# <center> STATS 607 - LECTURE 7
## <center> 09/26/2018

# <center> Serialization

Thank you Prof. Kerby Shedden for making available this material.

Serialization is the act of taking an essentially arbitrary data object and converting it into a stream of bytes. These bytes can be written to storage or transmitted over a network. A serialized object should be self describing, meaning that given the byte stream, it should be possible to reconstruct the original object without any additional information.

Serialization is an active area of research and development. Many languages support an optimized serialization format that is tailored to the idiosyncrasies of the language. There are also language-neutral formats that can be used to share data between different languages.

The native Python serialization format is called a pickle.

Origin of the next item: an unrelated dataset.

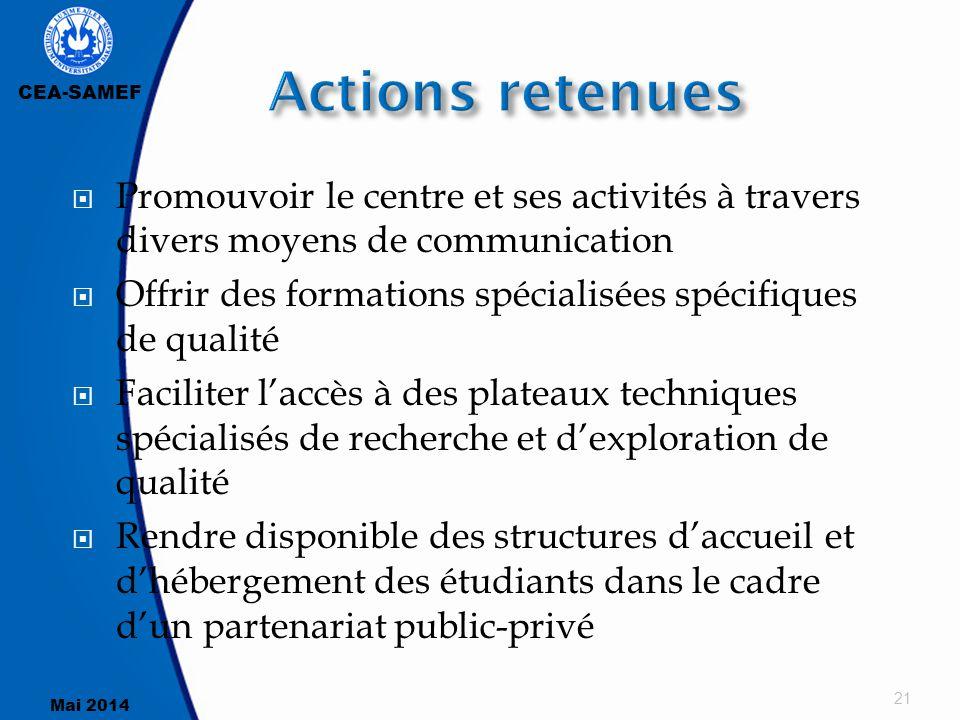 Actions retenues Promouvoir le centre et ses activités à travers divers moyens de communication.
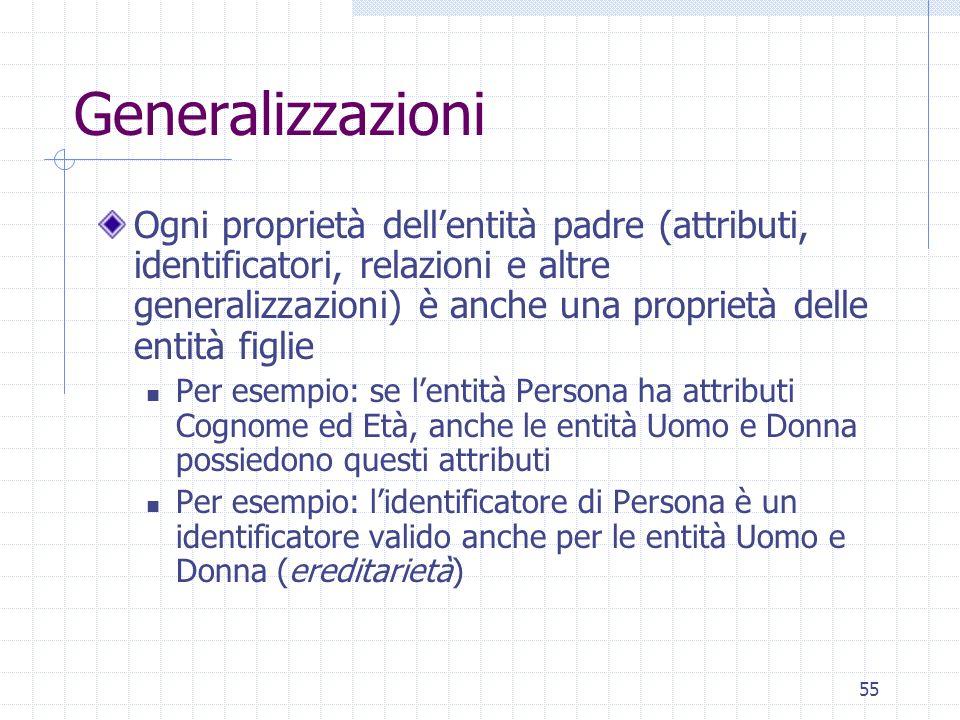 55 Generalizzazioni Ogni proprietà dellentità padre (attributi, identificatori, relazioni e altre generalizzazioni) è anche una proprietà delle entità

To illustrate, lets create a dictionary:

In [1]:
x = {j : j*j for j in range(1000)}

Now we can pickle the dictionary and write it to a file. Pickle is a binary format, so we open the file in binary mode.

In [2]:
import pickle

fid = open("dict.pkl", "wb")
pickle.dump(x, fid)
fid.close()

Now we can load the dictionary back into the interpreter (“deserialize” it):

In [3]:
fid = open("dict.pkl", "rb")
y = pickle.load(fid)
fid.close()

You can check that y and x are distinct objects but have identical values.

In [4]:
print(x is y)
print(x == y)

False
True


An alternative and very popular serialization format is called “JSON” (it stands for “JavaScript Object Notation”, but the connection to the JavaScript language is mainly historical). JSON is a text format so you can open a JSON file in a text viewer, and nearly any programming language has JSON encoders and decoders.

Here is a basic illustration of using JSON serialization in Python:

In [5]:
import json

fid = open("dict.json", "w")
json.dump(x, fid)
fid.close()

Now we can read the dictionary back in from the file:

In [6]:
fid = open("dict.json")
y = json.load(fid)
fid.close()

You will notice that x and y are not exactly equivalent. JSON only supports string-indexed maps (used to represent Python dict objects). So the integer keys in x have become strings in y.

In [7]:
print(type(list(x.keys())[0]))
print(type(list(x.values())[0]))

<class 'int'>
<class 'int'>


In [8]:
print(type(list(y.keys())[0]))
print(type(list(y.values())[0]))

<class 'str'>
<class 'int'>


# <center> Classes

Python has a class system that can be used to create compound data types and to write object oriented programs. For work focusing on data, we use classes a lot, but we do not need to create them as often. So we will cover classes only briefly here.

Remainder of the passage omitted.